Бенгтссон. Конечно. Только она слабоумная. Сидит в шкафу, потому что глаза её не выносят света… Вот тут. Показывает на завешенную коврами дверь.
Иоганнсон. Там?
Бенгтссон. Да! Я же сказал, она немножко ненормальная.
Иоганнсон. А какая она на вид?
Бенгтссон. Как мумия… Хотите взглянуть?
Подымает ковер.
Вон сидит.
Иоганнсон. Силы небесные!..
Мумия бормочет. Зачем он открывает дверь! Ведь я же сказала, чтобы она была всегда заперта…
Бенгтссон бормочет. Та-та-та-та! Дурочка, будь умницей, тогда получишь чего-нибудь хорошенького! Попка!
Мумия как попугай. Яков здесь? Курррре!
Бенгтссон. Она думает, что она — попугай, да, может, и вправду попугай. Мумии: Полли, посвищи нам что-нибудь.
Мумия свищет.
Иоганнсон. Много я видел, но такого — еще никогда!

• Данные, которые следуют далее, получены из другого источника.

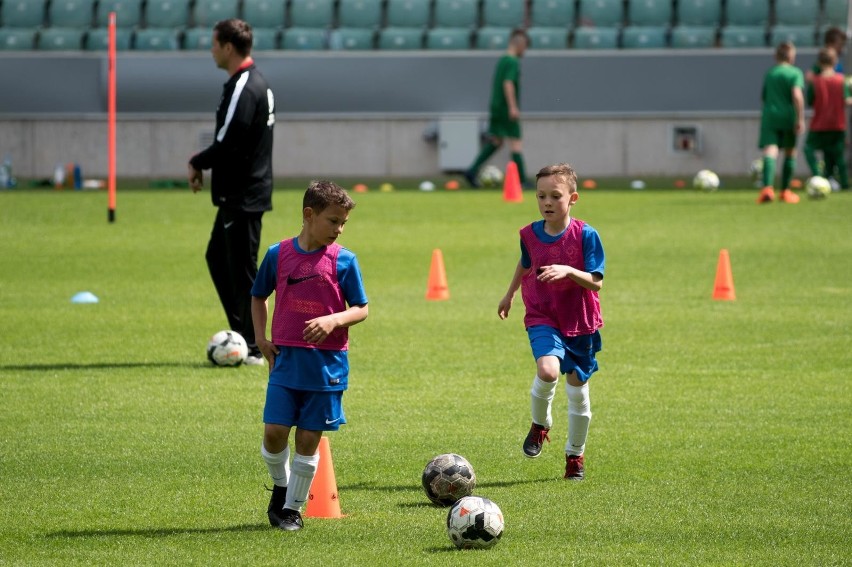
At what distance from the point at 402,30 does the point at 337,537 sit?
85.7 ft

Бенгтссон. Видите ли, когда дом делается старым, он покрывается плесенью, а когда люди долго сидят вместе и мучают один другого, они глупеют. Эта хозяйка дома, — ну, тише ты, Полли! — Эта мумия просидела здесь сорок лет, — тот же муж, та же мебель, те же родственники, те же друзья…
Бенгтссон снова запирает Мумию.
Бенгтссон. Что произошло здесь в доме, — я почти что не знаю… Видите вот статую? Это — барыня, когда она была молода!

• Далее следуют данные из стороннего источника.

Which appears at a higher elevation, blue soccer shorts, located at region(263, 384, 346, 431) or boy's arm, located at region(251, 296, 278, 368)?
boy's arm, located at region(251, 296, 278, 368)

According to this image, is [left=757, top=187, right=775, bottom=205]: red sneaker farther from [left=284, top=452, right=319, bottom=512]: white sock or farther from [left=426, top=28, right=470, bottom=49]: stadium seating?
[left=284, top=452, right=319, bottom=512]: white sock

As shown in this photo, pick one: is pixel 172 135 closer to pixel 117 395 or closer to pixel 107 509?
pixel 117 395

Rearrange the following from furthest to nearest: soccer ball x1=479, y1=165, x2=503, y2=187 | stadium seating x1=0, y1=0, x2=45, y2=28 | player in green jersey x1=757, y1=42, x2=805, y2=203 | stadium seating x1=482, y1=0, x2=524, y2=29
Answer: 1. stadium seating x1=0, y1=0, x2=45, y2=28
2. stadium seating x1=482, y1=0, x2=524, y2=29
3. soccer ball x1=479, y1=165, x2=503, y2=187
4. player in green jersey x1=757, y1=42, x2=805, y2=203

Иоганнсон. Господи Боже! Это — мумия?
Бенгтссон. Да! Ведь заплакать можно! Но эта женщина через воображение или еще чем-то приобрела некоторые особенности болтливой птицы… Не выносит калек и больных… Не выносит своей родной дочери, потому что та больна.
Иоганнсон. Барышня — больная?
Бенгтссон. Разве вы не знали?
Иоганнсон. Нет. Ну, а полковник!?
Бенгтссон. Увидите сами!
Иоганнсон рассматривает статую. Страшно представить себе… Сколько же теперь лет барыне?

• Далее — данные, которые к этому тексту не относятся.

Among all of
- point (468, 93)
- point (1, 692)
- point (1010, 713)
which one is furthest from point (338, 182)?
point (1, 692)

Бенгтссон. Никто не знает… Но рассказывают, что когда ей было тридцать пять, ей можно было дать девятнадцать… И она убедила полковника, что ей всего девятнадцать… Здесь в доме… Знаете, для чего черные японские ширмы, вон там около chaise-longue? Они называются ширмами смерти, и их ставят, когда кто-нибудь умирает, совсем как в больницах…
Иоганнсон. Какой страшный дом… И сюда-то рвался студент, как в рай…
Бенгтссон. Какой студент? Ах, этот! Который должен прийти сегодня вечером… Полковник и барышня встретились с ним в опере, и оба были в восхищении от него… Гм!.. Ну, теперь мой черед спрашивать. Кто ваш барин? Директор в подвижном кресле?
Иоганнсон. И он придет сегодня.
Бенгтссон. Он не приглашен.
Иоганнсон. Тогда он, в крайнем случае, придет и не приглашенный!..Старик показывается в коридоре; сюртук, цилиндр, костыли. Входит потихоньку и прислушивается.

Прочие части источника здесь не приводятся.